• _Prompt_: The answer must consist solely of the lines from the line with "Dark Teal Crocheted Headband" to the end of the data below, transcribed exactly and with no pictures.

• _Provided records_:
------------------------------------------------
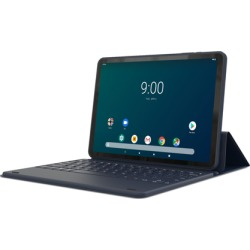 Onn 100005209 10.1 inch GB RAM +16GB ROM1.3GHz Quad Core processor 1280 x 800 Android Tablet With Detachable Keyboard, Navy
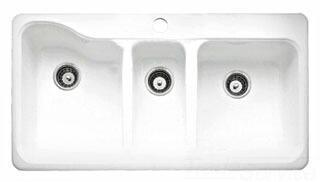 American Standard 7183.001.345 Bisque 3-Bowl Kitchen Sink ...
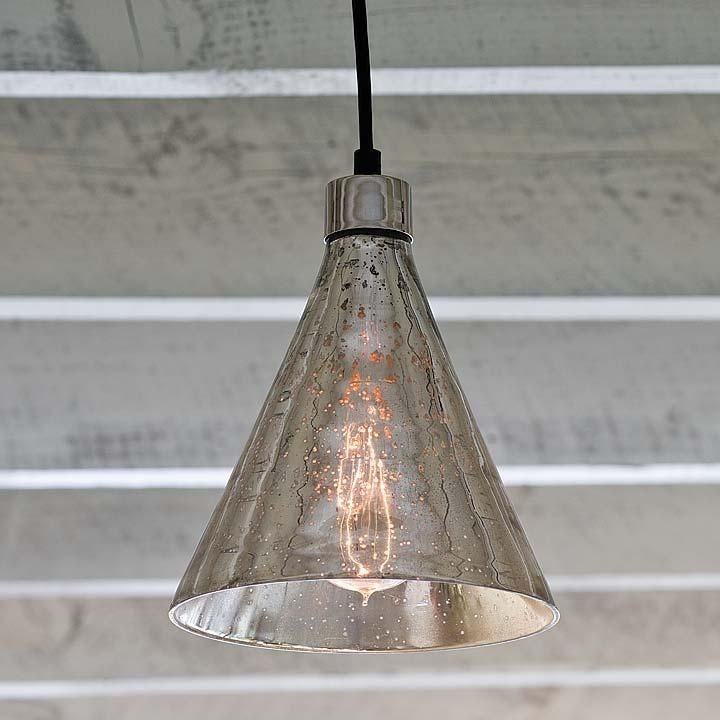 Wonderful New Mercury Glass Pendant Lights Intended For 29 Best Lighting Mercury Glass Images On Pinterest (Image 25 of 25)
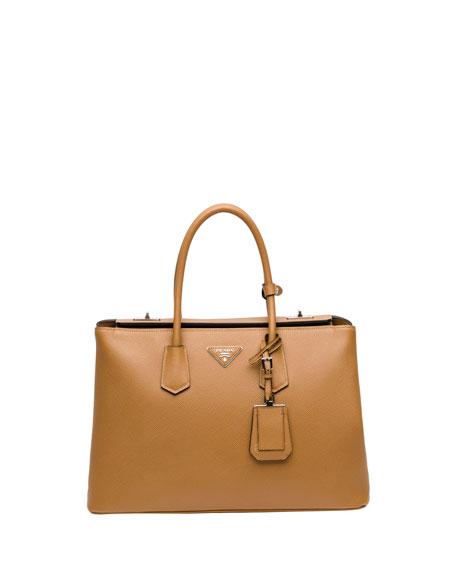 b9c92572d83108 prada colbalto blue cuir double bag double lock flap, prada bag two tone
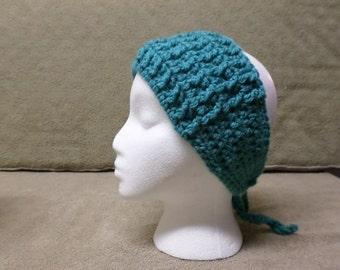 Dark Teal Crocheted Headband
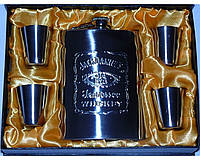 Подарочный набор для мужчин Jack Daniels (фляга и 4 рюмки)
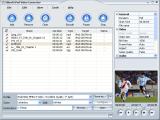 Xilisoft DVD to iPod Suite screenshot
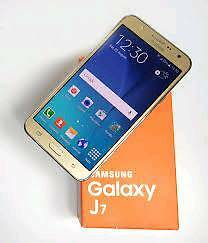 Samsung Galaxy j7 duos unlocked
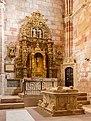 Catedral de Santa María, Sigüenza, España, 2015-12-28, DD 123-125 HDR.JPG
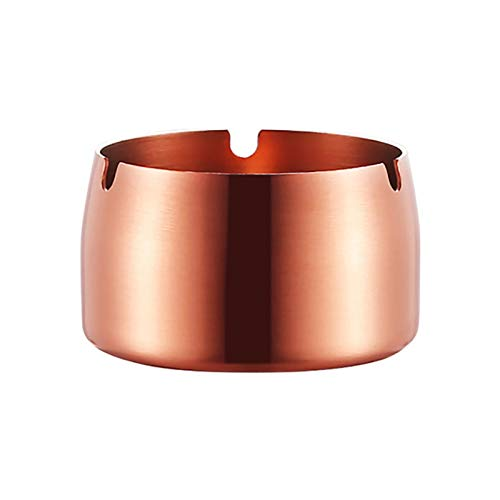 XYSTSM Página de inicio redondo de acero inoxidable resistente a altas temperaturas ceniceros escritorio portátil simple ceniza titular accesorios para fumar Rosegold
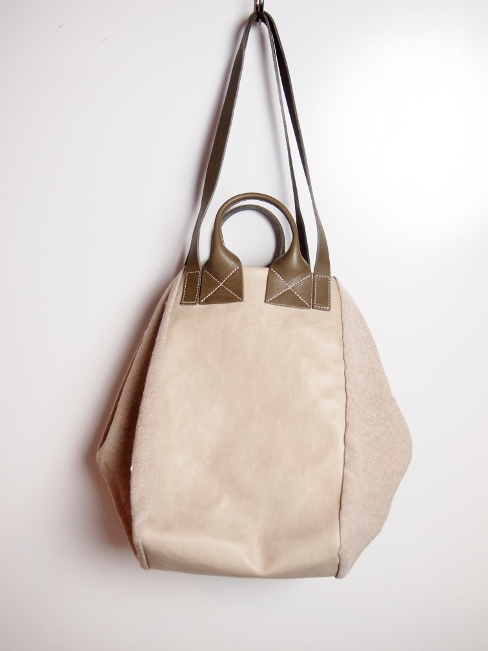 ≪New Arrival≫[送料無料]DelleCose/デレコーゼ/BAG LETHER + LINEN. [49-181-0006]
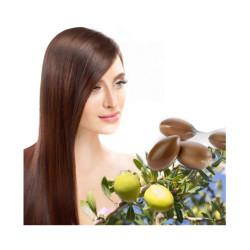 Argan Özlü Saç Dökülmesine Karşı Şampuan 300 ML - Thumbnail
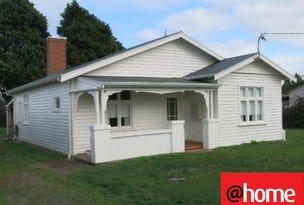 39 Malcombe Street, Longford, Tas 7301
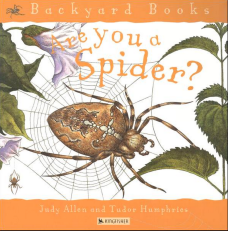 Spider Book Recommendation for children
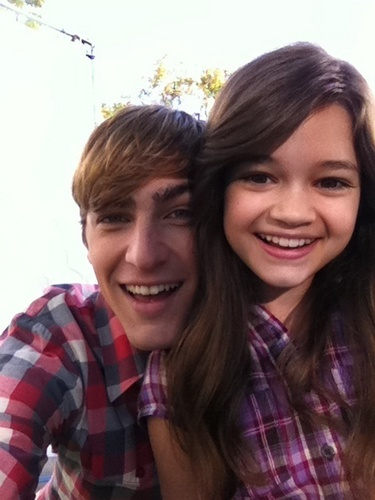 Kendall♥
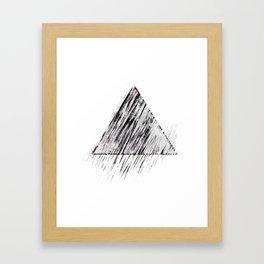 triangle no.2 / black Framed Art Print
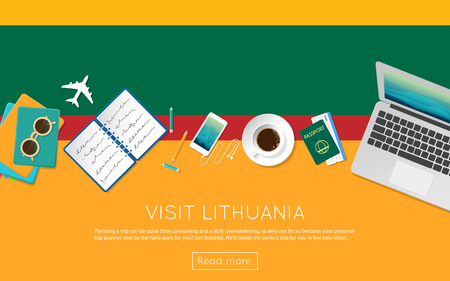 Visit Lithuania concept for your web banner or print materials. Top view of a laptop, sunglasses and coffee cup on Lithuania national flag. Flat style travel planninng website header.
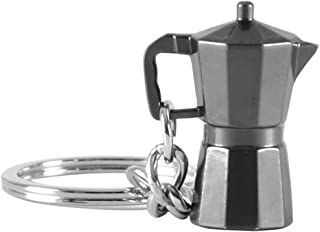 Flameer Coffee Style Keychains Party Favor Gifts, Great for Coffee Lovers Friends Keyring Decorations - Moka Pot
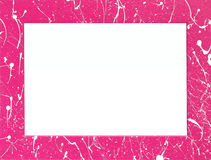Empty pink frame with white splashes Stock Images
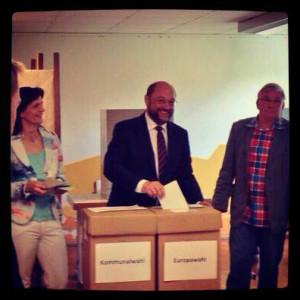 El candidato de los socialistas europeos Martin Schulz
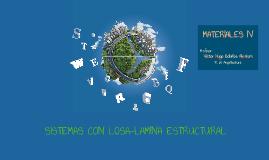 SISTEMAS CON LOSA-LAMINA ESTRUCTURAL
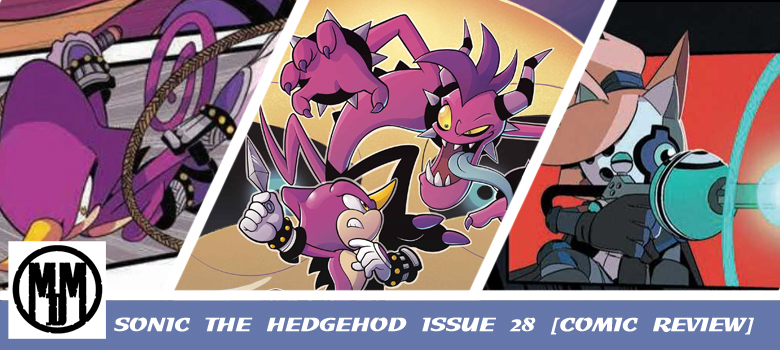 Sonic the Hedgehog Issue 28 IDW comic review header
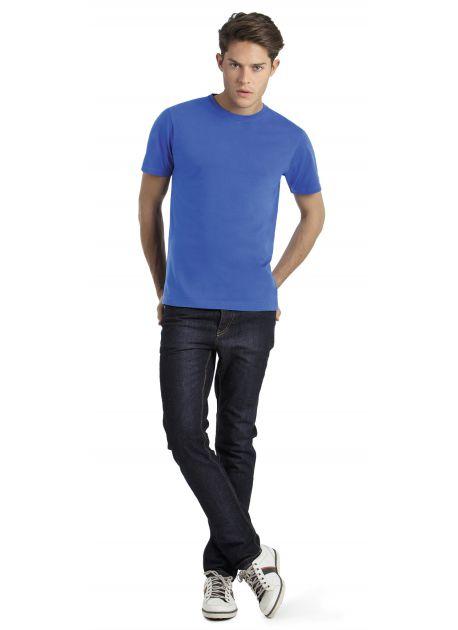 exact-190-tee-shirt-col-rond-190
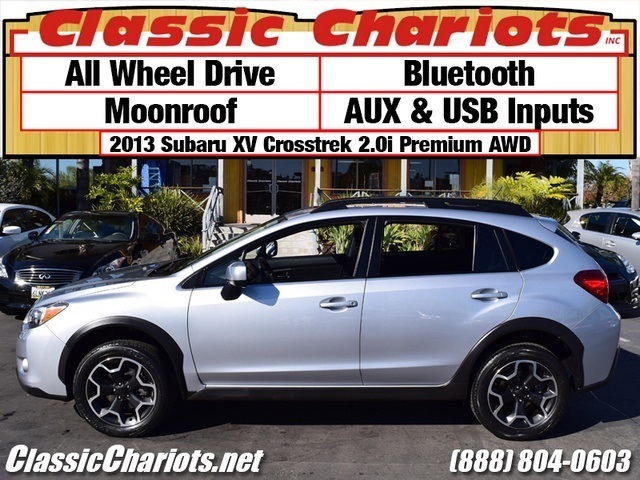 sold used car near me 2013 subaru xv crosstrek premium with all wheel drive bluetooth. Black Bedroom Furniture Sets. Home Design Ideas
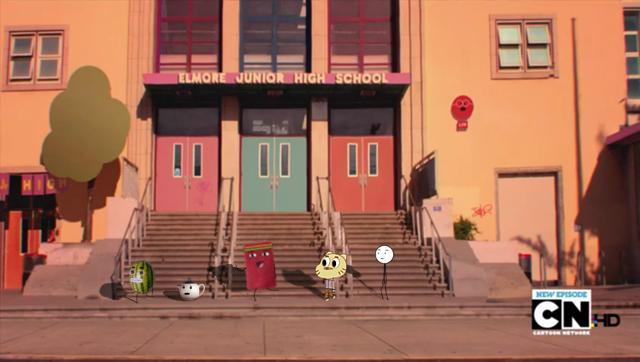 File:After School.png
------------------------------------------------
• _Solution_:
 Dark Teal Crocheted Headband
 Подарочный набор для мужчин Jack Daniels (фляга и 4 рюмки)
 Xilisoft DVD to iPod Suite screenshot
 Samsung Galaxy j7 duos unlocked
 Catedral de Santa María, Sigüenza, España, 2015-12-28, DD 123-125 HDR.JPG
 XYSTSM Página de inicio redondo de acero inoxidable resistente a altas temperaturas ceniceros escritorio portátil simple ceniza titular accesorios para fumar Rosegold
 ≪New Arrival≫[送料無料]DelleCose/デレコーゼ/BAG LETHER + LINEN. [49-181-0006]
 Argan Özlü Saç Dökülmesine Karşı Şampuan 300 ML - Thumbnail
 39 Malcombe Street, Longford, Tas 7301
 Spider Book Recommendation for children
 Kendall♥
 triangle no.2 / black Framed Art Print
 Visit Lithuania concept for your web banner or print materials. Top view of a laptop, sunglasses and coffee cup on Lithuania national flag. Flat style travel planninng website header.
 Flameer Coffee Style Keychains Party Favor Gifts, Great for Coffee Lovers Friends Keyring Decorations - Moka Pot
Empty pink frame with white splashes Stock Images
 El candidato de los socialistas europeos Martin Schulz
 SISTEMAS CON LOSA-LAMINA ESTRUCTURAL
 Sonic the Hedgehog Issue 28 IDW comic review header
 exact-190-tee-shirt-col-rond-190
 sold used car near me 2013 subaru xv crosstrek premium with all wheel drive bluetooth. Black Bedroom Furniture Sets. Home Design Ideas
 File:After School.png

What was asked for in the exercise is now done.